#### SOURCE RECORDS ####
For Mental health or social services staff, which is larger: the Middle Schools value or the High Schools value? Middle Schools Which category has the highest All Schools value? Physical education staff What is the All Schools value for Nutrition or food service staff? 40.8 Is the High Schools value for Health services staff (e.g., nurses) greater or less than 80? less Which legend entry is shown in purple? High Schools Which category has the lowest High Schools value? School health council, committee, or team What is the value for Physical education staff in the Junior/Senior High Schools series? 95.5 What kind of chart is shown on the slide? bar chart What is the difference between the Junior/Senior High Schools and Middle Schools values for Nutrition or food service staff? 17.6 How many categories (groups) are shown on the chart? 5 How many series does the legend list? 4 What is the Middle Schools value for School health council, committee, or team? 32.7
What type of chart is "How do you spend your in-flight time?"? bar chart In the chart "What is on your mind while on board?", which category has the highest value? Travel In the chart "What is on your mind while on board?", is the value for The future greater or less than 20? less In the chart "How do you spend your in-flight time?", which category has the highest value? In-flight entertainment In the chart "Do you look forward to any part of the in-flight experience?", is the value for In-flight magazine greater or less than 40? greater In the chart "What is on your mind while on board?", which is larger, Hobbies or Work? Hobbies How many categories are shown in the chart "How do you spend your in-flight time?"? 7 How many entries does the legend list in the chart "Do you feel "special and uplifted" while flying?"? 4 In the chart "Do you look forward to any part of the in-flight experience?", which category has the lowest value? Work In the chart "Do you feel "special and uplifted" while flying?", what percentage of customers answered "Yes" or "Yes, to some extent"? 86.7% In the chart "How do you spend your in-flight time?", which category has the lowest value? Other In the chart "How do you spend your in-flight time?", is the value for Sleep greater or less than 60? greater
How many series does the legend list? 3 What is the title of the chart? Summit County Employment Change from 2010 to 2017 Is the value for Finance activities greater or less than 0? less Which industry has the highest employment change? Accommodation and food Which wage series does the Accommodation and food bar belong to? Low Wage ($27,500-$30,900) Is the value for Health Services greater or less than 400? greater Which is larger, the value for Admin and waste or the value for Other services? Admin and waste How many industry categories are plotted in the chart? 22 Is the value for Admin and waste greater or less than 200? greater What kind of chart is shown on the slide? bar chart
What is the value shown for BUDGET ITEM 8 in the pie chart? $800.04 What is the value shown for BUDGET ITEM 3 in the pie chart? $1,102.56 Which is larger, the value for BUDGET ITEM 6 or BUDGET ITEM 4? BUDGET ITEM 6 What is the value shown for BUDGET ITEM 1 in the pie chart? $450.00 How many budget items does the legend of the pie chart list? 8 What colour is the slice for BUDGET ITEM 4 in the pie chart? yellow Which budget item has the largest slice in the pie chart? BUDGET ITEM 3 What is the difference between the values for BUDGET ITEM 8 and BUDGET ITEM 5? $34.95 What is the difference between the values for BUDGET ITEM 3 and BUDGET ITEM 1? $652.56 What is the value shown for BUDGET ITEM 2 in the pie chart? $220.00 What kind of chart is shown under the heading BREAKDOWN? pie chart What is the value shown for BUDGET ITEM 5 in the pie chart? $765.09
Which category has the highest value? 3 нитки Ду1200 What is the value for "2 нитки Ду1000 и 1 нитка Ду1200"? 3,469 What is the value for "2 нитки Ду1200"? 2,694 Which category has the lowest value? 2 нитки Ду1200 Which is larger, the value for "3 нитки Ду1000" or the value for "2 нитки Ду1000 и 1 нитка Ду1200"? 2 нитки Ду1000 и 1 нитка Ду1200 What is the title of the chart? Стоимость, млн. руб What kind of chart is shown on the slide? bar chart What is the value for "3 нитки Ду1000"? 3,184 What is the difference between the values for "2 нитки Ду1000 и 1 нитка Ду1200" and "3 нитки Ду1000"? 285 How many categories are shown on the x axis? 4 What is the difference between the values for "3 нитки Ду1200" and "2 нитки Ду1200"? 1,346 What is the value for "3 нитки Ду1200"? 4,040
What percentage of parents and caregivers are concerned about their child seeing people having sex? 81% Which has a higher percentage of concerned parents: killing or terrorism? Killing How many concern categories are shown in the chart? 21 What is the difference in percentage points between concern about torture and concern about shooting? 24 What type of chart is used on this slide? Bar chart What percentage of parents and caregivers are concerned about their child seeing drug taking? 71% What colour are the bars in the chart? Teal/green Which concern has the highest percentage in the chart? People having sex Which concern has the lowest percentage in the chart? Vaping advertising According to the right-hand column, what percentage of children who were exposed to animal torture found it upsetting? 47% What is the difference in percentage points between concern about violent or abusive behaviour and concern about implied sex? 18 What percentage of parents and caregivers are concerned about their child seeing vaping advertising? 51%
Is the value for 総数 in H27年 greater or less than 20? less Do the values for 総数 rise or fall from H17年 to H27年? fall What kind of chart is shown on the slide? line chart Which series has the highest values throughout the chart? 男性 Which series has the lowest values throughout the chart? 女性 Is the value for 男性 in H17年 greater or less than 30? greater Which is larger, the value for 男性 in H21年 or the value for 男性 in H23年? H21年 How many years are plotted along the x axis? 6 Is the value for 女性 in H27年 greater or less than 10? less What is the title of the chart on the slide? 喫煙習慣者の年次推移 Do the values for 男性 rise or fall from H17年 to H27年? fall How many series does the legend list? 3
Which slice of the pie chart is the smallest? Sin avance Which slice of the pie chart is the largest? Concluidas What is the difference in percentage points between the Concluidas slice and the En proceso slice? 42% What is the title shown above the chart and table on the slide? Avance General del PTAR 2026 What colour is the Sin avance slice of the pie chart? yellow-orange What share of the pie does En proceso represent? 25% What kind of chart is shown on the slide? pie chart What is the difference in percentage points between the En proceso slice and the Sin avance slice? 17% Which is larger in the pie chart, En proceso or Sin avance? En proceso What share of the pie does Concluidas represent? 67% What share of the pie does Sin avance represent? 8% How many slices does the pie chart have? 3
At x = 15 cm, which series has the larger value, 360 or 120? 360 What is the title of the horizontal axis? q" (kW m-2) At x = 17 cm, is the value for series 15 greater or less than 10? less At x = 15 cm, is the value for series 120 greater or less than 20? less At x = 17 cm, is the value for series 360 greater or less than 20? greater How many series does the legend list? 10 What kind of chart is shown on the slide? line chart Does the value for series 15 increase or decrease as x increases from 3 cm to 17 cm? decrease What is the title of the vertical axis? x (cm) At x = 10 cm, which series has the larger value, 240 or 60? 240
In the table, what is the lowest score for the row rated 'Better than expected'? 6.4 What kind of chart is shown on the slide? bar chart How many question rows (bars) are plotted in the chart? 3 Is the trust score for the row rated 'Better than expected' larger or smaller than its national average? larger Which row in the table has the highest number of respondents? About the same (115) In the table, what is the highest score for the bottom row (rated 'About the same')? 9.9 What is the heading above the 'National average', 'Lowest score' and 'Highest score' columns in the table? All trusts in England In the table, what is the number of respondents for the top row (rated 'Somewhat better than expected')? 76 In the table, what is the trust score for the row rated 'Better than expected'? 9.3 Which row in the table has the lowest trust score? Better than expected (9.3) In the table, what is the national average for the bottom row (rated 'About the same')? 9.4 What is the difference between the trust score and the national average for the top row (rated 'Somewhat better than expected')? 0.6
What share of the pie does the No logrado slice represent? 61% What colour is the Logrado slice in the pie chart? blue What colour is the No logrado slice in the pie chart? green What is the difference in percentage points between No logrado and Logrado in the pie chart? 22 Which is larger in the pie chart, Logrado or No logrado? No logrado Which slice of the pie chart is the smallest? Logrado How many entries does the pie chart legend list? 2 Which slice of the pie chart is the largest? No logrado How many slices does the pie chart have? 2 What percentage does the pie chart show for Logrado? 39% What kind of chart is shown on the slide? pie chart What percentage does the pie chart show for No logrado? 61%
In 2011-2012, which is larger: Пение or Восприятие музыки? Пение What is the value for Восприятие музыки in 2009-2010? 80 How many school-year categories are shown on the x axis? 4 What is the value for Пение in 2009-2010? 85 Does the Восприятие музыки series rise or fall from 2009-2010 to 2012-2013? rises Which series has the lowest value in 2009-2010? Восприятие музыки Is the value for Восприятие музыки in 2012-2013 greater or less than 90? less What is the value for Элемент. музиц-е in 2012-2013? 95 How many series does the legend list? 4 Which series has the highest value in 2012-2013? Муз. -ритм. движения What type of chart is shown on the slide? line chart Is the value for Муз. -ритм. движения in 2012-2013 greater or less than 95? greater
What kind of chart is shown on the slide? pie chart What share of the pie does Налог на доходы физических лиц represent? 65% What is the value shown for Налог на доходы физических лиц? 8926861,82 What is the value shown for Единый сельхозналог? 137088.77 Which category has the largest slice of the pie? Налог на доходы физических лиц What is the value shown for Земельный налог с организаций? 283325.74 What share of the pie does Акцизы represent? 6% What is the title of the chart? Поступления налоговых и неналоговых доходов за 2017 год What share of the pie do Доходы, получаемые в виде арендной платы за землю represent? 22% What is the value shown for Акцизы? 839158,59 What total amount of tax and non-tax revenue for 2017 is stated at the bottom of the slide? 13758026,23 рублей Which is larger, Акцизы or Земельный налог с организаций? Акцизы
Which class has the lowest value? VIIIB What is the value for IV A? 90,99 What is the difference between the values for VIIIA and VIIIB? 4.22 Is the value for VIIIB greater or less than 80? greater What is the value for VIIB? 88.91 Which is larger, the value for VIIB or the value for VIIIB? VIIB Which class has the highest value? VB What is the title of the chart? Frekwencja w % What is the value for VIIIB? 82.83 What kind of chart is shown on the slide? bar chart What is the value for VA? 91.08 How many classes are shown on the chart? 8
####
Counting case-sensitively, how many lines of the listing contain the string "VIIB"? Give only the number.

1